- 本文抜粋
■ ■ ■ ■ ■

わたしが生まれた時には亡くなっているけれど

半世紀も昔の人とも思えない。

 

さて、雨の日の夕方にもかかわらず

展覧会は大盛況で、ゆっくり感慨にふける

というような鑑賞はできませんでした。

それでもやはり、あの独特の

白く半艶消しの画面と細く長い墨の線、

そして古色を付けたような繊細な表現を

間近に観ることができて心は燃えました。

額縁も手作りしたことで有名なフジタですが

ポーラ美術館の「姉妹」の8角形額縁は

今はレプリカに換えられていて、

オリジナルを見ることは叶いませんでした。

 

でも今回、風景の小品(フランスの美術館所蔵)に

付けられていた額縁は・・・なにも記載は

ありませんでしたが、あれはきっと

フジタの手になるものだったろうと確信しています。

なんということも無い、白い箱額で

「姉妹」と同じような四角いモチーフの

彫刻が入っているのですが、

その彫刻の「美しい不揃いさ」と言いましょうか、

バランスと佇まいと、オーラと、

大げさですけれど、額縁からぐいと

腕を掴まれたような気持ちになりました。

 

あの額縁と絵のひと組を観て、

今回「フジタを垣間見た」と思います。

彼の本業の絵から感じるものではない、

もっとちがう何かを見ることができた、と思います。

■ ■ ■ ■ ■

- 保存済みデータセット項目
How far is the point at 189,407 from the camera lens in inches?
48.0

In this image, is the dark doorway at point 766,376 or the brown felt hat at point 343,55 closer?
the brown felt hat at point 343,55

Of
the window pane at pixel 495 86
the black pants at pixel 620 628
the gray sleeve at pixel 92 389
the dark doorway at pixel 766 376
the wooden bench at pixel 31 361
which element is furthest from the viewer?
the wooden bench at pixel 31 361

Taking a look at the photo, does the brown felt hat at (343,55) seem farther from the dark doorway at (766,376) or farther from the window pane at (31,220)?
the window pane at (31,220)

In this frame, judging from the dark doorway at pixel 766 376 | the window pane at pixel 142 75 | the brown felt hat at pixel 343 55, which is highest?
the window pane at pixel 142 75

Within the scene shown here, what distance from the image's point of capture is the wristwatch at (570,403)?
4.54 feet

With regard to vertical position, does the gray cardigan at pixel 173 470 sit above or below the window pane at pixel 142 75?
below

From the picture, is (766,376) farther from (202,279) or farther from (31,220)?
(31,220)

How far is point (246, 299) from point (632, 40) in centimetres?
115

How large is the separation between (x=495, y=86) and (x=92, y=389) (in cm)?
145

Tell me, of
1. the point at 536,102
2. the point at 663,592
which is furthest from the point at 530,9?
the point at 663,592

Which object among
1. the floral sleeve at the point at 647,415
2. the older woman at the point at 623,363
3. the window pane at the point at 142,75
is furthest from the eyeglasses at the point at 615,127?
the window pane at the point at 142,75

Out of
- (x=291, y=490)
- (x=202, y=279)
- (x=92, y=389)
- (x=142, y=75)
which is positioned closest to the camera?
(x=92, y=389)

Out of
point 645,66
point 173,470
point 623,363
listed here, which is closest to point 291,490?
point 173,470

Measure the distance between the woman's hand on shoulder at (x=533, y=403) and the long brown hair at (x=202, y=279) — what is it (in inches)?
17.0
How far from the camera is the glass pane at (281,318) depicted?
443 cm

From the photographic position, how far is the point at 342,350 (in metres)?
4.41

■ ■ ■ ■ ■

- 取り組む課題
1. 本文抜粋で、筆者が間近に観ることができたとして挙げているものを、すべて書き出してください。
2. リストのうち、「With regard to」を含む行から始めてリストの最後の行で終わる範囲を、両端を含めて、「番号」と「行」の2列からなるMarkdown表として出力してください。空行は除きます。

- 課題ごとの結果
1.
- 白く半艶消しの画面
- 細く長い墨の線
- 古色を付けたような繊細な表現

2.
| 番号 | 行 |
|---|---|
| 1 | With regard to vertical position, does the gray cardigan at pixel 173 470 sit above or below the window pane at pixel 142 75? |
| 2 | below |
| 3 | From the picture, is (766,376) farther from (202,279) or farther from (31,220)? |
| 4 | (31,220) |
| 5 | How far is point (246, 299) from point (632, 40) in centimetres? |
| 6 | 115 |
| 7 | How large is the separation between (x=495, y=86) and (x=92, y=389) (in cm)? |
| 8 | 145 |
| 9 | Tell me, of |
| 10 | 1. the point at 536,102 |
| 11 | 2. the point at 663,592 |
| 12 | which is furthest from the point at 530,9? |
| 13 | the point at 663,592 |
| 14 | Which object among |
| 15 | 1. the floral sleeve at the point at 647,415 |
| 16 | 2. the older woman at the point at 623,363 |
| 17 | 3. the window pane at the point at 142,75 |
| 18 | is furthest from the eyeglasses at the point at 615,127? |
| 19 | the window pane at the point at 142,75 |
| 20 | Out of |
| 21 | - (x=291, y=490) |
| 22 | - (x=202, y=279) |
| 23 | - (x=92, y=389) |
| 24 | - (x=142, y=75) |
| 25 | which is positioned closest to the camera? |
| 26 | (x=92, y=389) |
| 27 | Out of |
| 28 | point 645,66 |
| 29 | point 173,470 |
| 30 | point 623,363 |
| 31 | listed here, which is closest to point 291,490? |
| 32 | point 173,470 |
| 33 | Measure the distance between the woman's hand on shoulder at (x=533, y=403) and the long brown hair at (x=202, y=279) — what is it (in inches)? |
| 34 | 17.0 |
| 35 | How far from the camera is the glass pane at (281,318) depicted? |
| 36 | 443 cm |
| 37 | From the photographic position, how far is the point at 342,350 (in metres)? |
| 38 | 4.41 |